* WRITTEN INSTRUCTION
Rewrite the material from the line with "How far in the" through the end of the material, substituting "animal's eye" for each "wolf's eye" and changing nothing else. Leave the pictures out.

* EXERCISE MATERIALS
* Start *
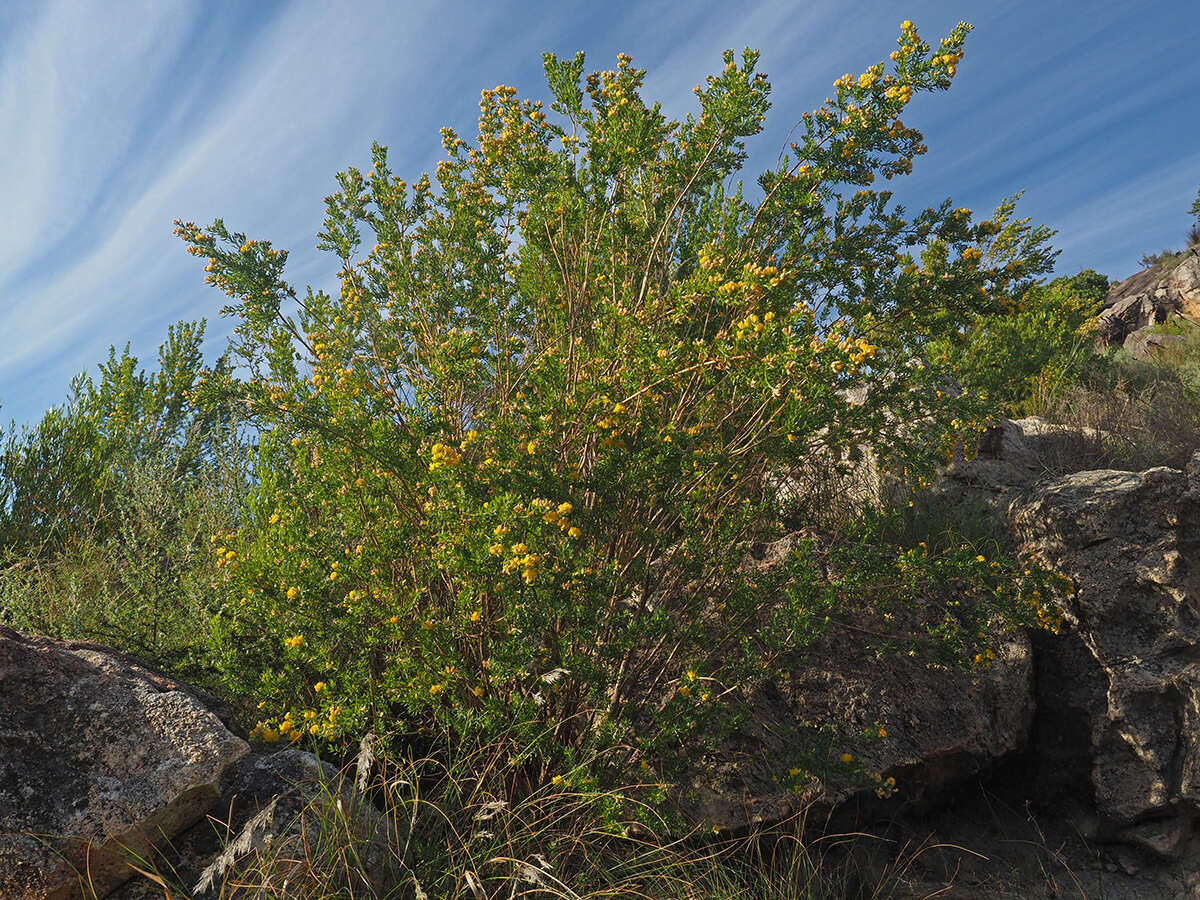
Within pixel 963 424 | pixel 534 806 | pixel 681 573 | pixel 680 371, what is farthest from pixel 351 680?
pixel 963 424

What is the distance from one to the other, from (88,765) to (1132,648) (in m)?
4.63

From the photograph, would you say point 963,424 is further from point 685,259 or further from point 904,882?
point 904,882

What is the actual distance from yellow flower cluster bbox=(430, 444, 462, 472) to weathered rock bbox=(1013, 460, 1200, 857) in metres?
3.30

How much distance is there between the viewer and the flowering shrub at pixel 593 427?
303 centimetres

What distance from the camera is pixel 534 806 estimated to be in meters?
3.17

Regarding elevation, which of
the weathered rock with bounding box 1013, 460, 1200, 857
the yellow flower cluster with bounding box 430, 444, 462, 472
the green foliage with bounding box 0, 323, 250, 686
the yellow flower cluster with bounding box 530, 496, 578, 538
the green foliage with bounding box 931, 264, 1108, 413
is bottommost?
the weathered rock with bounding box 1013, 460, 1200, 857

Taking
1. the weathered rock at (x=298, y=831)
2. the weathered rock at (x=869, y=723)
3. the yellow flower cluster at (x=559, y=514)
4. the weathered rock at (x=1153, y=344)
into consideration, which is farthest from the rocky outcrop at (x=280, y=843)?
the weathered rock at (x=1153, y=344)

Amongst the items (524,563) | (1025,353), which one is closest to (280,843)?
(524,563)

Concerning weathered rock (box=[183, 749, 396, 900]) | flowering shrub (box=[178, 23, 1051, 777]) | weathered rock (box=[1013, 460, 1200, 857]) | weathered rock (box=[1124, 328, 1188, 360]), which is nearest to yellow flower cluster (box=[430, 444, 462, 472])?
flowering shrub (box=[178, 23, 1051, 777])

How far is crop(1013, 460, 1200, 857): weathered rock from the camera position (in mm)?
3895

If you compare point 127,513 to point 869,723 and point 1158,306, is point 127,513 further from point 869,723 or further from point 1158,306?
point 1158,306

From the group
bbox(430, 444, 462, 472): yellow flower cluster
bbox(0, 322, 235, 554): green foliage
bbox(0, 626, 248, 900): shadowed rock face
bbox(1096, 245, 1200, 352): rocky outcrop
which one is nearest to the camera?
bbox(0, 626, 248, 900): shadowed rock face

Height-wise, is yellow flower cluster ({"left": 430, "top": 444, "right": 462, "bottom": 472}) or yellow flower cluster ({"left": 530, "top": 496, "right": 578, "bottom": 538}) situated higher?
yellow flower cluster ({"left": 430, "top": 444, "right": 462, "bottom": 472})

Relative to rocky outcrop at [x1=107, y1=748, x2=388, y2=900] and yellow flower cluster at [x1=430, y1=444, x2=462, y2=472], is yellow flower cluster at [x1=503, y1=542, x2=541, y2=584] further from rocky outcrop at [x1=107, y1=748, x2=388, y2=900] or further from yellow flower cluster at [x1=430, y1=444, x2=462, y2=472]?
rocky outcrop at [x1=107, y1=748, x2=388, y2=900]
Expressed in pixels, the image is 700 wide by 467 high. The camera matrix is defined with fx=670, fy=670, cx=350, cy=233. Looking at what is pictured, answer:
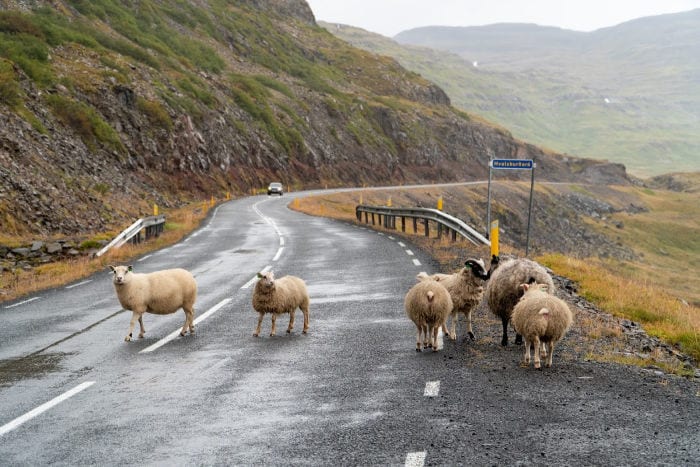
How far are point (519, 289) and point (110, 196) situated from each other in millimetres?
31947

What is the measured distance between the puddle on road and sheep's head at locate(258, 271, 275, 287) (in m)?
3.04

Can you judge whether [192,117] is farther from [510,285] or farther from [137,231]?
[510,285]

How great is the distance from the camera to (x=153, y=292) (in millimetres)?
10656

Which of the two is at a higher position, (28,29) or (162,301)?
(28,29)

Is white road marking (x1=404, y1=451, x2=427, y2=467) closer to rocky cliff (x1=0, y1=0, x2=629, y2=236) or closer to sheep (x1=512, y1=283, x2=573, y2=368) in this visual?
sheep (x1=512, y1=283, x2=573, y2=368)

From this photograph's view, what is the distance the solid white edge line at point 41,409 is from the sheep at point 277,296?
297cm

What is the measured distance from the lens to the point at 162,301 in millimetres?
10688

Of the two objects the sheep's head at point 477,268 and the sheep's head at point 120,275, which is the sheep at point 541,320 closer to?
the sheep's head at point 477,268

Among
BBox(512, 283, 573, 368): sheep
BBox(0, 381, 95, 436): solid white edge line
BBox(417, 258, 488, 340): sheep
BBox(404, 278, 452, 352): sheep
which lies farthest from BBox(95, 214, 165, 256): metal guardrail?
BBox(512, 283, 573, 368): sheep

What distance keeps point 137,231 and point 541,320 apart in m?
20.5

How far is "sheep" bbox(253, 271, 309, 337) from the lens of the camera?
1044 centimetres

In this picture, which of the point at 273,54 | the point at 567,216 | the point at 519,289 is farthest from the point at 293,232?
the point at 273,54

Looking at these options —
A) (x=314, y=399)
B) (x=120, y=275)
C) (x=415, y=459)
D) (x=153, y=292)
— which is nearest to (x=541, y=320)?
(x=314, y=399)

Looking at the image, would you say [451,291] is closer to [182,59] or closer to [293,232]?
[293,232]
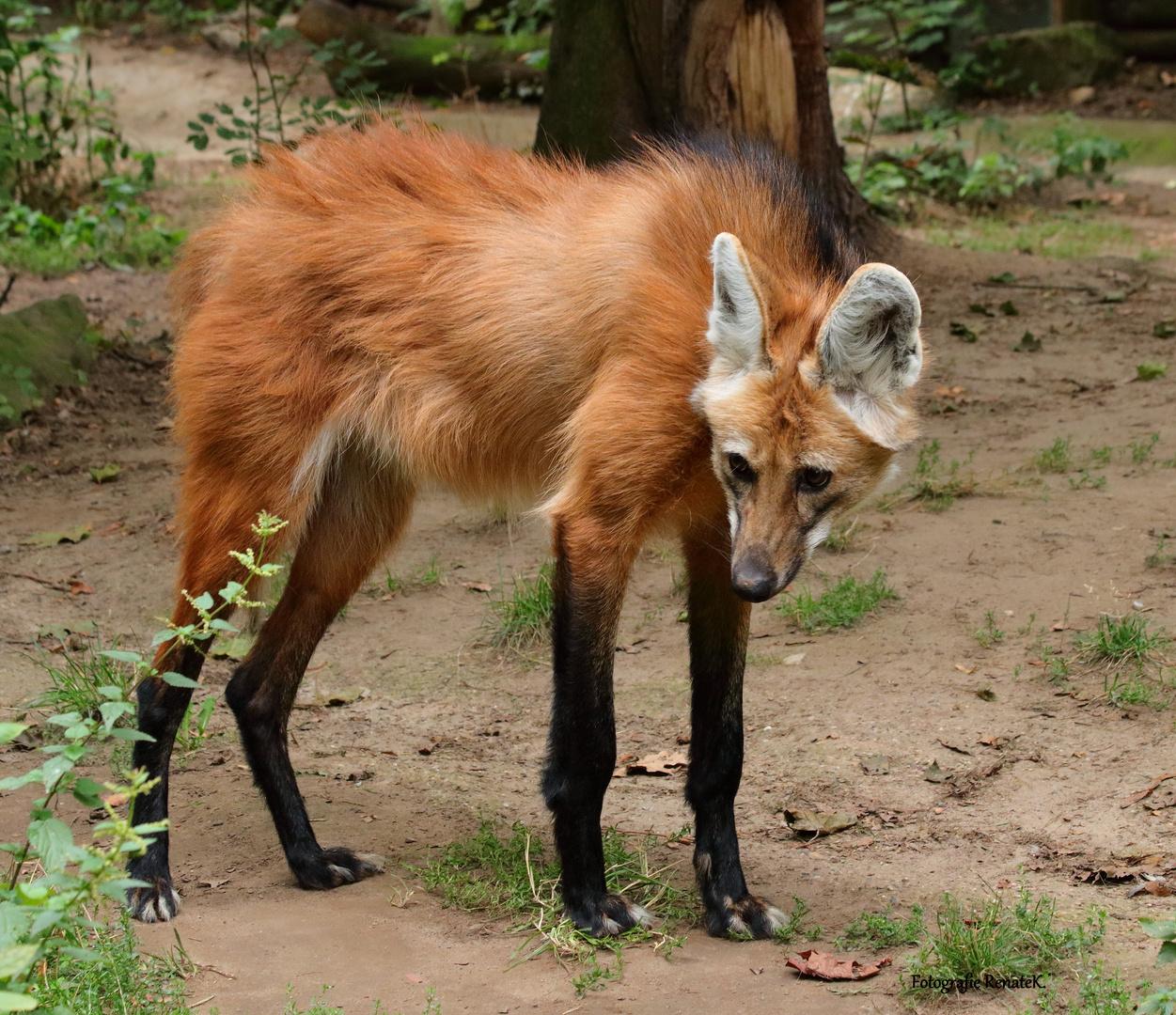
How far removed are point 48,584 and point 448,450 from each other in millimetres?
2033

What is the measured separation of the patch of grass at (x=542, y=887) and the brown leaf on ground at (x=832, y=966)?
0.98 ft

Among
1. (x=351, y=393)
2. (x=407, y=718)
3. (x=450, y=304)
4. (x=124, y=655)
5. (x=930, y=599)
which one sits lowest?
(x=407, y=718)

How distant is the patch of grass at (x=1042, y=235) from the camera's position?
803cm

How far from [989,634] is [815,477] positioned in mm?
1650

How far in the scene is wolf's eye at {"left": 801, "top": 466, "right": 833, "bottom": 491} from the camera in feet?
7.94

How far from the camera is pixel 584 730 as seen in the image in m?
2.66

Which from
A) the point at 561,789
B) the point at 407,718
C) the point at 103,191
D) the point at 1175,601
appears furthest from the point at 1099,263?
the point at 103,191

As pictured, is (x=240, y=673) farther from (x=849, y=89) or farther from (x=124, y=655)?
(x=849, y=89)

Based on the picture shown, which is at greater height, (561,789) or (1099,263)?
(1099,263)

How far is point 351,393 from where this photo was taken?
3.05 meters

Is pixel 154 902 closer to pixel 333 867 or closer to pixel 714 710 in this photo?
pixel 333 867

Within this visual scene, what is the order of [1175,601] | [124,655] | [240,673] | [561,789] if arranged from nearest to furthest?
1. [124,655]
2. [561,789]
3. [240,673]
4. [1175,601]

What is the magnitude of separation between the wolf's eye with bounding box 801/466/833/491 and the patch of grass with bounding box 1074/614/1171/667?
153 centimetres

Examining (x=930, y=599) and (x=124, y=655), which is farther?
(x=930, y=599)
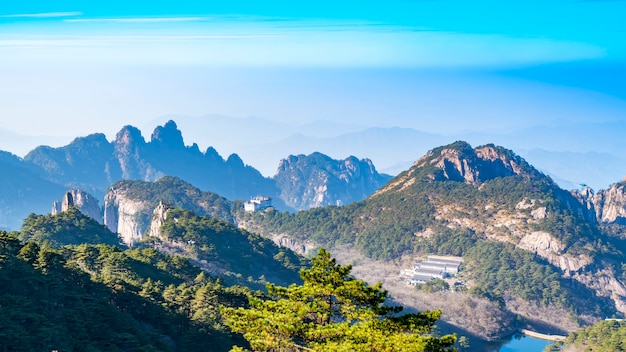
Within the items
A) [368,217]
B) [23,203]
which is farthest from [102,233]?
* End *
* WRITTEN RESPONSE
How far in the scene is animal's eye at {"left": 801, "top": 466, "right": 833, "bottom": 491} from the camera in feet?
7.94

How far from the camera is pixel 584 730 as seen in the image in m?
2.66

Which from
A) the point at 561,789
B) the point at 407,718
C) the point at 103,191
D) the point at 1175,601
appears furthest from the point at 1099,263?
the point at 103,191

As pictured, is (x=240, y=673) farther from (x=849, y=89) or farther from (x=124, y=655)?
(x=849, y=89)

Based on the picture shown, which is at greater height, (561,789) or (1099,263)?
(1099,263)

How far is point 351,393 from where this photo was taken?
3.05 meters

Is pixel 154 902 closer to pixel 333 867 or closer to pixel 714 710 in this photo?
pixel 333 867

Within this visual scene, what is the order of [1175,601] | [124,655] | [240,673] | [561,789] if arranged from nearest to furthest?
1. [124,655]
2. [561,789]
3. [240,673]
4. [1175,601]

What is the magnitude of separation between the animal's eye with bounding box 801/466/833/491 and the patch of grass with bounding box 1074/614/1171/667?
153 centimetres

Examining (x=930, y=599) and (x=124, y=655), which is farther?
(x=930, y=599)
Within the items
A) [368,217]
B) [23,203]
which is farthest from [102,233]?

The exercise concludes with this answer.